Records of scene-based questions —
..........
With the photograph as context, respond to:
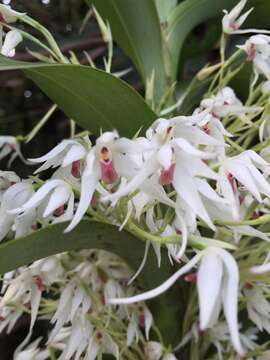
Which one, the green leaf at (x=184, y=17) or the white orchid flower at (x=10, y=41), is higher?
the white orchid flower at (x=10, y=41)

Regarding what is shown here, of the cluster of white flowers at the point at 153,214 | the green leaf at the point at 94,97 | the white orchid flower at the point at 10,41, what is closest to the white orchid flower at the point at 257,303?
the cluster of white flowers at the point at 153,214

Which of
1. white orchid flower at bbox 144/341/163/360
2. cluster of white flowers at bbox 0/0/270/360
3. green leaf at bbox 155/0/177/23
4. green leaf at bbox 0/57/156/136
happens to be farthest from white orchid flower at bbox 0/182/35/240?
green leaf at bbox 155/0/177/23

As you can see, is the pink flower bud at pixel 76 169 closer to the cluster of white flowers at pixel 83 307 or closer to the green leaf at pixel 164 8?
the cluster of white flowers at pixel 83 307

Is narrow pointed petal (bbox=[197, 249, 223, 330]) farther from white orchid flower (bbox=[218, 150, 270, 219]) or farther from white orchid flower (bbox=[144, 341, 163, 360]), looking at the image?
white orchid flower (bbox=[144, 341, 163, 360])

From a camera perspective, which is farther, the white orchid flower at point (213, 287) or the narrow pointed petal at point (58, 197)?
the narrow pointed petal at point (58, 197)

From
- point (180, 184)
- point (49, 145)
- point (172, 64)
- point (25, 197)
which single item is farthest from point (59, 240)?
point (49, 145)

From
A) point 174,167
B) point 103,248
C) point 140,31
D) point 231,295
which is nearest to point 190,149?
point 174,167
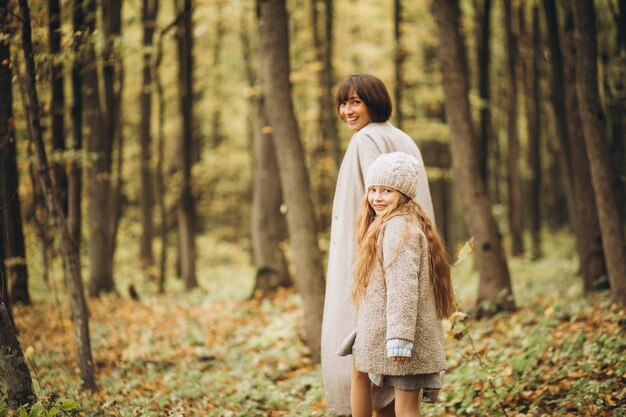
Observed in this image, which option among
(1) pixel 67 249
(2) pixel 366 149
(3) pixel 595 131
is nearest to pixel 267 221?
(1) pixel 67 249

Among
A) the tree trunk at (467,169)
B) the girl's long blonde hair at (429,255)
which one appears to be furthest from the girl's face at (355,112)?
the tree trunk at (467,169)

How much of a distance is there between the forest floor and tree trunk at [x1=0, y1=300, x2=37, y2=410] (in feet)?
0.60

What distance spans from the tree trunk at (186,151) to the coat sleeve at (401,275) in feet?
39.4

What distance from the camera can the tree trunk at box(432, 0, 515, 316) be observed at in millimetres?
8031

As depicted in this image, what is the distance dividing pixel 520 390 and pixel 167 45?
1774 cm

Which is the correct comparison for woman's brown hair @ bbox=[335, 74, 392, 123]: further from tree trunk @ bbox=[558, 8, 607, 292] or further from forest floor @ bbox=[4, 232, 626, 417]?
tree trunk @ bbox=[558, 8, 607, 292]

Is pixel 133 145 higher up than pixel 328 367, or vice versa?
pixel 133 145

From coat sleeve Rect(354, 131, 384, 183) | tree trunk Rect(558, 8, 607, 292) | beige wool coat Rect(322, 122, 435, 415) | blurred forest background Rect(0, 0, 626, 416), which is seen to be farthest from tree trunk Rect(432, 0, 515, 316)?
coat sleeve Rect(354, 131, 384, 183)

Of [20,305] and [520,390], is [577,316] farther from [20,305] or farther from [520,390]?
[20,305]

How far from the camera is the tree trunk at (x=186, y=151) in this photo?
14.6m

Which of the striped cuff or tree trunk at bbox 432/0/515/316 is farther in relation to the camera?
tree trunk at bbox 432/0/515/316

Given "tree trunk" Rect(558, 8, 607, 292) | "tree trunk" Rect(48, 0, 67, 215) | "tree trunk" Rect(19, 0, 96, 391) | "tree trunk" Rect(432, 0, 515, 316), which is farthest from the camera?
"tree trunk" Rect(558, 8, 607, 292)

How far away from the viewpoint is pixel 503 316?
26.0 ft

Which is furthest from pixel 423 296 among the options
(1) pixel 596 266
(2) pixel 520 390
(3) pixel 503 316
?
(1) pixel 596 266
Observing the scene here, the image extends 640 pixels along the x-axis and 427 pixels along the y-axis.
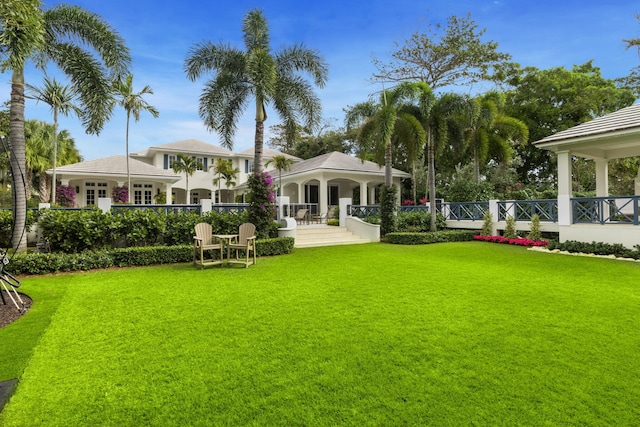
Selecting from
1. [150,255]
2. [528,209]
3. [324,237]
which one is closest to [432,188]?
[528,209]

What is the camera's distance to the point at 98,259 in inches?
361

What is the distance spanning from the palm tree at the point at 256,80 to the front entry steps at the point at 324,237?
3.74 metres

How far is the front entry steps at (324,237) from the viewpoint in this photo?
572 inches

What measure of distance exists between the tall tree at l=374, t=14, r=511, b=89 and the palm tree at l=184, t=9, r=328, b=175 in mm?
14525

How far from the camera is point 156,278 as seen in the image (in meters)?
7.84

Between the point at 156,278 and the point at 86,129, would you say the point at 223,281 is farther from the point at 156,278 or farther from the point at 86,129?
the point at 86,129

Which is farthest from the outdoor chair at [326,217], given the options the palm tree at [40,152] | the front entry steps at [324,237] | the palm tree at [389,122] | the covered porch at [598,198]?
the palm tree at [40,152]

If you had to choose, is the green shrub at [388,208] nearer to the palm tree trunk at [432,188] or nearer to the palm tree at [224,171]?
the palm tree trunk at [432,188]

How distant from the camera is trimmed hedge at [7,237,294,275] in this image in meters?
8.35

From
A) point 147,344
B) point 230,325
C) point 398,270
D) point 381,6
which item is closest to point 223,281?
point 230,325

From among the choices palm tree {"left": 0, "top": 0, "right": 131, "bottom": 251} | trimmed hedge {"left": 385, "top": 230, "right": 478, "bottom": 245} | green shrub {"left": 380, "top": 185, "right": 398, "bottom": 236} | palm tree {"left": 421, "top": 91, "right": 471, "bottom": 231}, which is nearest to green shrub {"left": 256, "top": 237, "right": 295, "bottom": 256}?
trimmed hedge {"left": 385, "top": 230, "right": 478, "bottom": 245}

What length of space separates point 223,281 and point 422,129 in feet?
38.5

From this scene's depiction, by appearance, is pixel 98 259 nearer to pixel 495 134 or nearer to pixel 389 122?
pixel 389 122

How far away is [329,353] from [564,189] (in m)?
12.6
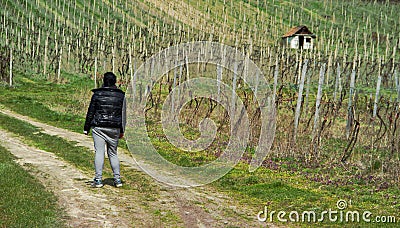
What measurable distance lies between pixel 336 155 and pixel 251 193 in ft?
16.2

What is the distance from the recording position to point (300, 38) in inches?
2594

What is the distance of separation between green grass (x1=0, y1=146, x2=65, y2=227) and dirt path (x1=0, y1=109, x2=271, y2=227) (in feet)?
0.80

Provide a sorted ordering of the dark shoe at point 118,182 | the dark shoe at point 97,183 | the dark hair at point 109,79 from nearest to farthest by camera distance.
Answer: the dark hair at point 109,79 → the dark shoe at point 97,183 → the dark shoe at point 118,182

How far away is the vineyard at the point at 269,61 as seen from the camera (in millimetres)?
15594

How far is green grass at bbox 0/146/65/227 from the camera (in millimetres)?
7945

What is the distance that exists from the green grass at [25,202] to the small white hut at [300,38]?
185ft

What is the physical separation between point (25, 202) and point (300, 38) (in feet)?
197

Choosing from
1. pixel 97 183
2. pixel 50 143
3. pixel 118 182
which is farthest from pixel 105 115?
pixel 50 143

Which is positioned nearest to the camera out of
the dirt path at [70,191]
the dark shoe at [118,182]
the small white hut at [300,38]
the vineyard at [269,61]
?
the dirt path at [70,191]

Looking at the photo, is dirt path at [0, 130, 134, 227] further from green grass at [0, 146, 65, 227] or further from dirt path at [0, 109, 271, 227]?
green grass at [0, 146, 65, 227]

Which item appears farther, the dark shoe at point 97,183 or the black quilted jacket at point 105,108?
the dark shoe at point 97,183

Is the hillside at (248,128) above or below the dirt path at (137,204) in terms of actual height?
above

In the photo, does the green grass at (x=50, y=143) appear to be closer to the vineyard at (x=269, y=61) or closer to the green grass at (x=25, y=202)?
the green grass at (x=25, y=202)

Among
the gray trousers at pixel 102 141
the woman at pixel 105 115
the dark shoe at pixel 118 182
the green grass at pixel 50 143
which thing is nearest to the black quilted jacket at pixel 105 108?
the woman at pixel 105 115
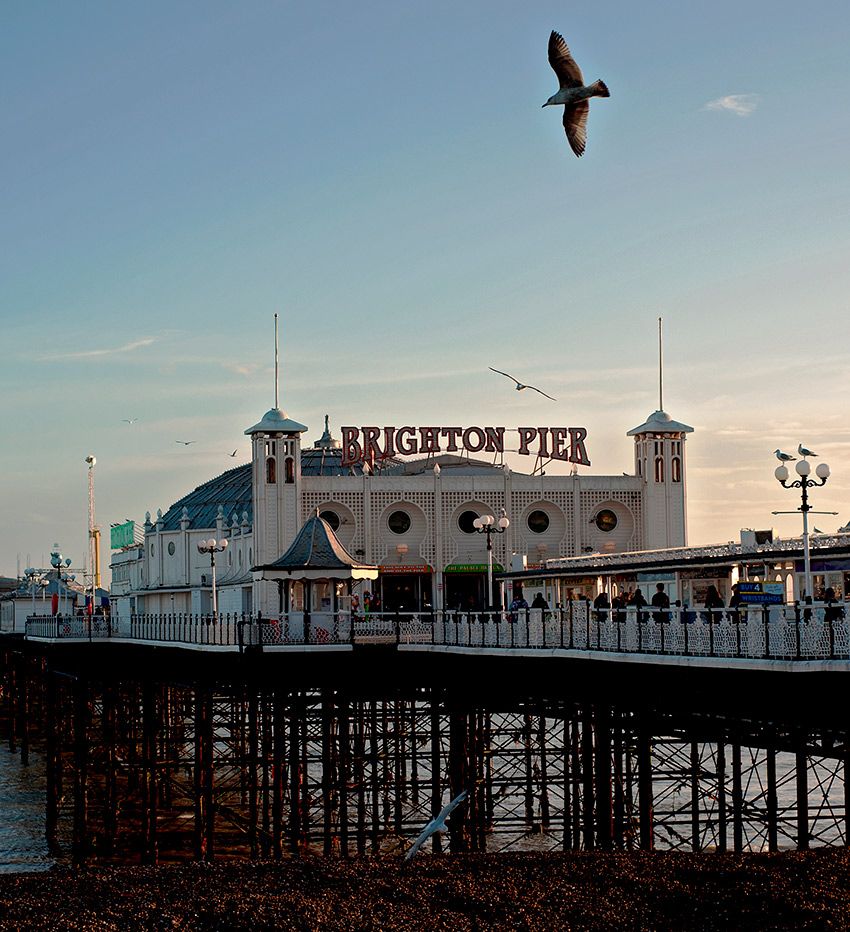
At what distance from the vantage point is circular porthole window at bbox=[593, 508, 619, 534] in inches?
3223

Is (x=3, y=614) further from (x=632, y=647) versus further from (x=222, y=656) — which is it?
(x=632, y=647)

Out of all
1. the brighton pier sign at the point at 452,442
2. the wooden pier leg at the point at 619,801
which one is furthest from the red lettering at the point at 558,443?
the wooden pier leg at the point at 619,801

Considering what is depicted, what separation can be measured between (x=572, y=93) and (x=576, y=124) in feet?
1.79

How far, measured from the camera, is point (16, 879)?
1167 inches

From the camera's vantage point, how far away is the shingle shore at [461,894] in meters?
25.5

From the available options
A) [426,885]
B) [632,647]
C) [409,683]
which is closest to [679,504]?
[409,683]

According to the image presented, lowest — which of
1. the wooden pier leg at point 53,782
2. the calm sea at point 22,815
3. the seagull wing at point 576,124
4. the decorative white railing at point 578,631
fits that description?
the calm sea at point 22,815

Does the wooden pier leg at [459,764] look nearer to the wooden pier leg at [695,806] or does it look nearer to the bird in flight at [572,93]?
the wooden pier leg at [695,806]

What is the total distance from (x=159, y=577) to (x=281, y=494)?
25750mm

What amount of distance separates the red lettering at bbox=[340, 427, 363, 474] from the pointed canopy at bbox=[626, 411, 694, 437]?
1406 cm

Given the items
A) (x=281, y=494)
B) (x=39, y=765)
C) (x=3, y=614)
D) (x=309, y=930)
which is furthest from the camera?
(x=3, y=614)

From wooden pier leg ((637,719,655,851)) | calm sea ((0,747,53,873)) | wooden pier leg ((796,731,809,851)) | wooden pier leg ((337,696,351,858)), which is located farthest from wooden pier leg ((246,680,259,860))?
wooden pier leg ((796,731,809,851))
..........
TO DO — Rewrite the lines from the one that contains "Is (x=3, y=614)" through the end of the records, changing "shingle shore" to "pebble beach" and leaving everything else unchanged.

OUTPUT FOR THIS TASK —
Is (x=3, y=614) further from (x=632, y=647) versus further from (x=222, y=656) — which is it?
(x=632, y=647)

Out of all
1. the brighton pier sign at the point at 452,442
2. the wooden pier leg at the point at 619,801
which one is furthest from the red lettering at the point at 558,443?
the wooden pier leg at the point at 619,801

Considering what is depicted, what separation can be measured between (x=572, y=93) and (x=576, y=124) in feet?
1.79

How far, measured from the camera, is point (16, 879)?
1167 inches

From the camera's vantage point, how far away is the pebble beach at [461,894] in meters?
25.5

From the available options
A) [426,885]
B) [632,647]
C) [409,683]
which is closest to [679,504]?
[409,683]

According to the image presented, lowest — which of
1. the wooden pier leg at point 53,782
2. the calm sea at point 22,815
3. the seagull wing at point 576,124
4. the decorative white railing at point 578,631
fits that description?
the calm sea at point 22,815

Does the wooden pier leg at [459,764] look nearer to the wooden pier leg at [695,806] or does it look nearer to the bird in flight at [572,93]?
the wooden pier leg at [695,806]

What is the total distance from (x=159, y=577) to (x=281, y=494)?
25750mm

What amount of distance separates the red lettering at bbox=[340, 427, 363, 474] from the pointed canopy at bbox=[626, 411, 694, 437]?
1406 cm

Given the items
A) (x=281, y=494)
B) (x=39, y=765)
C) (x=3, y=614)
D) (x=309, y=930)
which is furthest from the camera?
(x=3, y=614)

From wooden pier leg ((637,719,655,851)) | calm sea ((0,747,53,873)) | wooden pier leg ((796,731,809,851)) | wooden pier leg ((337,696,351,858)), which is located farthest from wooden pier leg ((246,680,259,860))?
wooden pier leg ((796,731,809,851))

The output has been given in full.